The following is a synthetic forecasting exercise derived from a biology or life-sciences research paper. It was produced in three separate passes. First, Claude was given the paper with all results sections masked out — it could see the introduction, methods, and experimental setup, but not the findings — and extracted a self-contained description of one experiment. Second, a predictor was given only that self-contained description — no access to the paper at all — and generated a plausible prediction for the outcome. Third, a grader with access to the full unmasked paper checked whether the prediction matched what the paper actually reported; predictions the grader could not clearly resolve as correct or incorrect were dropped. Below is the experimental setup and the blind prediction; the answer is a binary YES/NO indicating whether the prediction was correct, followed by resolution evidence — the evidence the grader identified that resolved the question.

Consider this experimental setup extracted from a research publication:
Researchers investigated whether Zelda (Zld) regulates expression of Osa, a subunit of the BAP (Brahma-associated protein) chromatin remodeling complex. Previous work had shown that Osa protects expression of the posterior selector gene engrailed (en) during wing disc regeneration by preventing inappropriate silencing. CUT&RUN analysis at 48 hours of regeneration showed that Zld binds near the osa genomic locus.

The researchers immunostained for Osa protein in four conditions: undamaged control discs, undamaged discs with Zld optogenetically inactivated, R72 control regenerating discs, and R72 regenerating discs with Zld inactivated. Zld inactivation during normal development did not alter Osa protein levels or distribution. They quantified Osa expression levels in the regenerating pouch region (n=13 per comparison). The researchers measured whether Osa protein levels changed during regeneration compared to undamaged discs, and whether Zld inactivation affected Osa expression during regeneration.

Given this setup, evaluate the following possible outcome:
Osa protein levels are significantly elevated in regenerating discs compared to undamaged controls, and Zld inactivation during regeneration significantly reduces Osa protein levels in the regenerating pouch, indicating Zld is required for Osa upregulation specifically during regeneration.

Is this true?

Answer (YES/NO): NO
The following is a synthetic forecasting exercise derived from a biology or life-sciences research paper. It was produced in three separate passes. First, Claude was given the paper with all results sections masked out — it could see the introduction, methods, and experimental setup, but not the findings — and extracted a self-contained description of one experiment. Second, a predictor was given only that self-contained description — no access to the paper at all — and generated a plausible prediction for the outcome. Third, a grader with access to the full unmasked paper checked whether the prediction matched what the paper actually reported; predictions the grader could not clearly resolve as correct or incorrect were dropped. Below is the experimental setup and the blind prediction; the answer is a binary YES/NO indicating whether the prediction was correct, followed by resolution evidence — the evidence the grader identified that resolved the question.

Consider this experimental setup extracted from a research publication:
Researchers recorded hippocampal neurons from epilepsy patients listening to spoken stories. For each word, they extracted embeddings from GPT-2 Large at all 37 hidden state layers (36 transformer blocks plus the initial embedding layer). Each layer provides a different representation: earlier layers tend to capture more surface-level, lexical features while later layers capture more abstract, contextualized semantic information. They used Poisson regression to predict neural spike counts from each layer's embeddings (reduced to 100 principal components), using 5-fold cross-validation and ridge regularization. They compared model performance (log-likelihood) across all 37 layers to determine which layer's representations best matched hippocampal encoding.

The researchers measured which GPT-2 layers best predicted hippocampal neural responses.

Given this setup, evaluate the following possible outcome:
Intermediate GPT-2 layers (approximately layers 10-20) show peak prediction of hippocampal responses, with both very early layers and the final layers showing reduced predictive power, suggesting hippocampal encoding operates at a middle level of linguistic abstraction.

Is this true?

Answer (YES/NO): NO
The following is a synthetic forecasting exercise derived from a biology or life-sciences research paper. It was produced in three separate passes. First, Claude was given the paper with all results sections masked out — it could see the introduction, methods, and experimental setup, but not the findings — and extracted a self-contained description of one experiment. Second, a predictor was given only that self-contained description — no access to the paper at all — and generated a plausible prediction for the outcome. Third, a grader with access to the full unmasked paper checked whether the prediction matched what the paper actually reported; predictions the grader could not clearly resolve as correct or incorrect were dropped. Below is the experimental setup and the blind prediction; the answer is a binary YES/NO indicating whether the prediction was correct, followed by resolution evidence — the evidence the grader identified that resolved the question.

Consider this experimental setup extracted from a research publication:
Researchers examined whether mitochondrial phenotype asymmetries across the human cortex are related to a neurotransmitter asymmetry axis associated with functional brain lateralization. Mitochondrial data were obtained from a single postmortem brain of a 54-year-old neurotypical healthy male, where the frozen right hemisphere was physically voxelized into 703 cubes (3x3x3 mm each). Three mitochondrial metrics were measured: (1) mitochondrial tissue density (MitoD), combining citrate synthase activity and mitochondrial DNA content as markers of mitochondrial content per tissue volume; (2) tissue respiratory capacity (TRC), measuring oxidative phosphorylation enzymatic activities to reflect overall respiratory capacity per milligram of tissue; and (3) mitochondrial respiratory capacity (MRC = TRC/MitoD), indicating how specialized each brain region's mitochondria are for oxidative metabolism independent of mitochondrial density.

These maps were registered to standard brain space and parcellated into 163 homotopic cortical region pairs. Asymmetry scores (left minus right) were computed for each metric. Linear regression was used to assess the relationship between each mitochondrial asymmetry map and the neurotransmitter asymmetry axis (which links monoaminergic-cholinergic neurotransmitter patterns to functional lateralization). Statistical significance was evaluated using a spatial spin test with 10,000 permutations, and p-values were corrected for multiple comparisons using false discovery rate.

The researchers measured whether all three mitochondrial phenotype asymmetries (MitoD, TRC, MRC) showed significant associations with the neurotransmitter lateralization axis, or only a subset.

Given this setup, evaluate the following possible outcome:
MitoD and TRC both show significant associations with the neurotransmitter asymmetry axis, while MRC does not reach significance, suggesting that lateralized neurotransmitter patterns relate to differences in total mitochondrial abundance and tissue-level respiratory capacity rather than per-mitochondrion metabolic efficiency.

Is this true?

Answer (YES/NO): NO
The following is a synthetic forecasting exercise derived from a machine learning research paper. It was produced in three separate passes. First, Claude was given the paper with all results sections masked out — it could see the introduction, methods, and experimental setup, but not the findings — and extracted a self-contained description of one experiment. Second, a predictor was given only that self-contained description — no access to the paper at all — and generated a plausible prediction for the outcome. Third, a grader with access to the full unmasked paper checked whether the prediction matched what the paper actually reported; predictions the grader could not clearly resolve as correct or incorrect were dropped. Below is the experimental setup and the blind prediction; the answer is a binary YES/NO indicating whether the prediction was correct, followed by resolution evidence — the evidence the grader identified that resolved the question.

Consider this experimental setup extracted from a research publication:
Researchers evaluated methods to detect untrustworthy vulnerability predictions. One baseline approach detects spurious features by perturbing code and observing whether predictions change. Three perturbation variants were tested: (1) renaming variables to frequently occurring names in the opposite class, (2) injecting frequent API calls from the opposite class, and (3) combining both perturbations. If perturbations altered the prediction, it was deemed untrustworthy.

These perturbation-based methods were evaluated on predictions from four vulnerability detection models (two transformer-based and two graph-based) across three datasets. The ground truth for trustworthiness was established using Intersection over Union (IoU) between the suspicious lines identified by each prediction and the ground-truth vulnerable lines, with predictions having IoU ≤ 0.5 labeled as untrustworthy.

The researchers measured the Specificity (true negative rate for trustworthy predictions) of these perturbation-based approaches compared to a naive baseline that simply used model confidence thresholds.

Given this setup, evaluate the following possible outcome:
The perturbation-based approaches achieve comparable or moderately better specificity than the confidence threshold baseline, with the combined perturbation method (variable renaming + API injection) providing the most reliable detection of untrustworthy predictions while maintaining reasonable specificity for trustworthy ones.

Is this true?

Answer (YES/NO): NO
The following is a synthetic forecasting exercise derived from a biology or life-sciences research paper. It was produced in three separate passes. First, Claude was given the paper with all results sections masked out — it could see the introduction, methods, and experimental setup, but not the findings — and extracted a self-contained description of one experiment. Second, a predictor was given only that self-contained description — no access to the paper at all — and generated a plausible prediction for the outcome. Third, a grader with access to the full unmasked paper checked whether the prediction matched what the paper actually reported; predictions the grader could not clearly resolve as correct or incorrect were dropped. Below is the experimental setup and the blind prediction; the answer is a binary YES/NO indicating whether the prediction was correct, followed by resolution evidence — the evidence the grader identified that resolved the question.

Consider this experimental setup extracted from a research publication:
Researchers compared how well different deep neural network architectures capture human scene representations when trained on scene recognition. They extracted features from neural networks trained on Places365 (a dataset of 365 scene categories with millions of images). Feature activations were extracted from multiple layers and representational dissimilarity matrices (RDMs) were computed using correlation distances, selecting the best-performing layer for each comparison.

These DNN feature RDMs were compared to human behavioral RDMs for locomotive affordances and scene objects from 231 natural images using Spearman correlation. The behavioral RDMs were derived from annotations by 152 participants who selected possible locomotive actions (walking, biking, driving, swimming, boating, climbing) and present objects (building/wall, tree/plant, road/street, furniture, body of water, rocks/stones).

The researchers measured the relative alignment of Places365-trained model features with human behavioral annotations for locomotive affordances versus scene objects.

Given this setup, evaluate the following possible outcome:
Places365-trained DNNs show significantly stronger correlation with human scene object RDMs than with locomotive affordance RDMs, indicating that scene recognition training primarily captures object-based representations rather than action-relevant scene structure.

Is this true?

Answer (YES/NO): YES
--- --- ---
**Exercise directions**
Wherever the string "discs" appears in the records, copy the whole line.

**Answer for this exercise**
The researchers immunostained for Osa protein in four conditions: undamaged control discs, undamaged discs with Zld optogenetically inactivated, R72 control regenerating discs, and R72 regenerating discs with Zld inactivated. Zld inactivation during normal development did not alter Osa protein levels or distribution. They quantified Osa expression levels in the regenerating pouch region (n=13 per comparison). The researchers measured whether Osa protein levels changed during regeneration compared to undamaged discs, and whether Zld inactivation affected Osa expression during regeneration.
Osa protein levels are significantly elevated in regenerating discs compared to undamaged controls, and Zld inactivation during regeneration significantly reduces Osa protein levels in the regenerating pouch, indicating Zld is required for Osa upregulation specifically during regeneration.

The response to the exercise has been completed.